* **Lesetext**
+ + + +
Der Untergang des Abendlandes: Nachruf auf den Kassetten-Walkman

Als ich klein war, ging das Abendland unter. Das Abendland geht überhaupt ständig unter. Und wenn es sich dann irgendwann einmal wirklich still und leise von dannen macht, kann jeder sagen, er habe es ja schon immer gesagt. Aber als ich klein war, erlebte ich zum ersten Mal, wie das Abendland unterging, damals, 1979, als der Kassetten-Walkman von Sony auf den Markt gebracht wurde. Und kurze Zeit später ging das Abendland wieder unter. Wieder war der Verfall der Musikkultur zu verdanken. Es kamen die Musik-CDs auf den Markt. Seit dem habe ich gelernt, dass das Abendland der Dauerverfall ist, obwohl es nur ein ständiger Wandel ist. Aber das wurde mir damals noch nicht gesagt.

Heute weiß ich, dass das Abendland auch schon früher unterging: Als der Fernseher auftauchte, als die Beatles sangen, als die Studenten 68/69 auf die Straße gingen, als in Woodstock gefeiert wurde, als Willy Brandt Bundeskanzler wurde, als das Privatfernsehen kam, als der Computer die Privatwohnungen stürmte, als die Handystrahlung die Gehirne aufweichte, als das Internet die Menschheit zu verdummen begann, als soziale Netzwerke in Mode kamen…

Und nun ist doch nicht das Abendland untergangen, sondern die Herstellung des Kassetten-Walkmans eingestellt worden. Wer hätte 1980 gedacht, dass das Abendland die Kassetten-Walkmen überleben würde, ohne das die Menschenmassen mit den Kopfhöhrern allesamt völlig ertaubt sind? 1980 hätte da niemand gedacht, denn 1980 war die Welt noch in Ordnung, da wusste man wenigstens noch, wie böse Kassetten-Walkmen sind, wie sehr sie Jugend verderben würden.
+ + + +
* **Gespeicherte Daten**
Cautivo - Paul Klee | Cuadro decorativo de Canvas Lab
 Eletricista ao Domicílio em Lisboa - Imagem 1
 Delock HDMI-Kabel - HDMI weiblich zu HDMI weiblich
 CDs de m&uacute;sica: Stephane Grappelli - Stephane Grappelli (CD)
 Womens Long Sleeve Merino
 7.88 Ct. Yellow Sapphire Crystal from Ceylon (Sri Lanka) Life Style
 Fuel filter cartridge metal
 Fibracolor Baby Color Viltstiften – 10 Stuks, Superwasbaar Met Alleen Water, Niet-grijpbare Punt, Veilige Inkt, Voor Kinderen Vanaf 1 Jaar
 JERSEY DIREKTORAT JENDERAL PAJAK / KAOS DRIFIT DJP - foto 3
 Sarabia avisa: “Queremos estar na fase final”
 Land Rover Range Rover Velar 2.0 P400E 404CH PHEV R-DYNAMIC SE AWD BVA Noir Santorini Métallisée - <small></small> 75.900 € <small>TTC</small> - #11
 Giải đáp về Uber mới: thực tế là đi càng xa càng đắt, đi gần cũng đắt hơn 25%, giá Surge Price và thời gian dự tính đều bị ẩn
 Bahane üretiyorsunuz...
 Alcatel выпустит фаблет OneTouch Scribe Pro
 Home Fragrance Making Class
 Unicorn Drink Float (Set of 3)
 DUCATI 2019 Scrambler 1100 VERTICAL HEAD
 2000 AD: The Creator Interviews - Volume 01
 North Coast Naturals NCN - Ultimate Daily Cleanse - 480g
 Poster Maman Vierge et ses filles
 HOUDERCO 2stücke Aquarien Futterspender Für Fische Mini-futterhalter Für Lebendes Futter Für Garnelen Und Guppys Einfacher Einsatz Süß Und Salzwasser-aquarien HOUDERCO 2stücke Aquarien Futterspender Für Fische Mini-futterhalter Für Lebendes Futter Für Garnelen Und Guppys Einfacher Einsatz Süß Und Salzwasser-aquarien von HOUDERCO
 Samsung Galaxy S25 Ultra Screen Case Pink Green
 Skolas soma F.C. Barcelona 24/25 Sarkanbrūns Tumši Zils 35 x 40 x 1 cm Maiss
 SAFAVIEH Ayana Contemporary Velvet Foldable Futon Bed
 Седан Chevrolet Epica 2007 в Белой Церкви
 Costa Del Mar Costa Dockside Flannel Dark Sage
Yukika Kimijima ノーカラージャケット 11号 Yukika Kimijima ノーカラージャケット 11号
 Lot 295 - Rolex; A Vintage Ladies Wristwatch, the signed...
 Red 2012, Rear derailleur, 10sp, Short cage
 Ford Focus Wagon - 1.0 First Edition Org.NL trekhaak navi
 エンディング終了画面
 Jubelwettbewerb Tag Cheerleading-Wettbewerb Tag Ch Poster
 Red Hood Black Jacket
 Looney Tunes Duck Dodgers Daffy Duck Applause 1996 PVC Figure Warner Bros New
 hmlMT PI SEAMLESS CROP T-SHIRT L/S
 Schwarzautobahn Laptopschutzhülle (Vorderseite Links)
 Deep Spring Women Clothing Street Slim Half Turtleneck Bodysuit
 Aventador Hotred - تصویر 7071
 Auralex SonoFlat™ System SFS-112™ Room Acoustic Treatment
+ + + +
* **Arbeitsaufträge**
a) Fassen Sie den Absatz des Nachrufs auf den Kassetten-Walkman, der mit „Heute weiß ich“ beginnt, als knappe Liste zusammen. Die wesentlichen Angaben sollen erhalten bleiben.
b) Schreiben Sie aus dem Nachruf auf den Kassetten-Walkman die Passage ab, die mit „Als ich klein war, ging“ beginnt und bis einschließlich „noch nicht gesagt.“ reicht.
c) Setzen Sie den Nachruf auf den Kassetten-Walkman im Anschluss an seinen letzten Satz fort.

* **Lösungen**
a)
Das Abendland ging schon früher unter, als
- der Fernseher auftauchte,
- die Beatles sangen,
- die Studenten 68/69 auf die Straße gingen,
- in Woodstock gefeiert wurde,
- Willy Brandt Bundeskanzler wurde,
- das Privatfernsehen kam,
- der Computer die Privatwohnungen stürmte,
- die Handystrahlung die Gehirne aufweichte,
- das Internet die Menschheit zu verdummen begann,
- soziale Netzwerke in Mode kamen.

b)
Als ich klein war, ging das Abendland unter. Das Abendland geht überhaupt ständig unter. Und wenn es sich dann irgendwann einmal wirklich still und leise von dannen macht, kann jeder sagen, er habe es ja schon immer gesagt. Aber als ich klein war, erlebte ich zum ersten Mal, wie das Abendland unterging, damals, 1979, als der Kassetten-Walkman von Sony auf den Markt gebracht wurde. Und kurze Zeit später ging das Abendland wieder unter. Wieder war der Verfall der Musikkultur zu verdanken. Es kamen die Musik-CDs auf den Markt. Seit dem habe ich gelernt, dass das Abendland der Dauerverfall ist, obwohl es nur ein ständiger Wandel ist. Aber das wurde mir damals noch nicht gesagt.

c)
Nun, die Jugend von damals steht heute im Berufsleben, wurde zumindest nicht in der Masse verdorben, hört sehr oft noch sehr gut und hatte als erste Generation das Privileg, ohne Ghetto-Blaster dennoch seine eigene Filmmusik zum Geschehen um sich her gehabt zu haben.

Erst seit Mobiltelefone Lautsprecher haben, kehrt die Kollektiv- und Zwangsbeschallung Unbeteiligter wieder zurück, beim Walkman waren das höchstens Mal die Bässe, die an die Ohren der Nachbarn drangen. Auch das konnte nerven.

Kassetten, das waren diese rechteckigen Plastikhüllen mit zwei Löchern drinnen und in ihnen gab es dünnes, braunes Magnetband, das sich gerne mal am Tonkopf verhedderte. Ach, war das schön: Das Tonband aus der Kassette ziehen und als braunes Lametta aufhängen. Aber das ist vorbei. Die Kassette ist ziemlich tot. Und so ist es nur logisch, dass Sony nun die Herstellung des Kassetten-Walkmans einstellt.

Nun, da dieser Kultgegenstand verschwunden ist, in Frankfurts Innenstadt gibt einen Bettler, der hat noch so einen und scheinbar eine Kassette und den ganzen Tag die Kopfhörer auf und manchmal kann man hören, dass er tatsächlich Musik hört, geht das Abendland dann ja vielleicht wirklich unter. Oder ist es der iPod, das Subnotebook, das Privatfernsehen oder gar die »Gratiskultur« im Internet, die das Abendland gerade jetzt gefährden?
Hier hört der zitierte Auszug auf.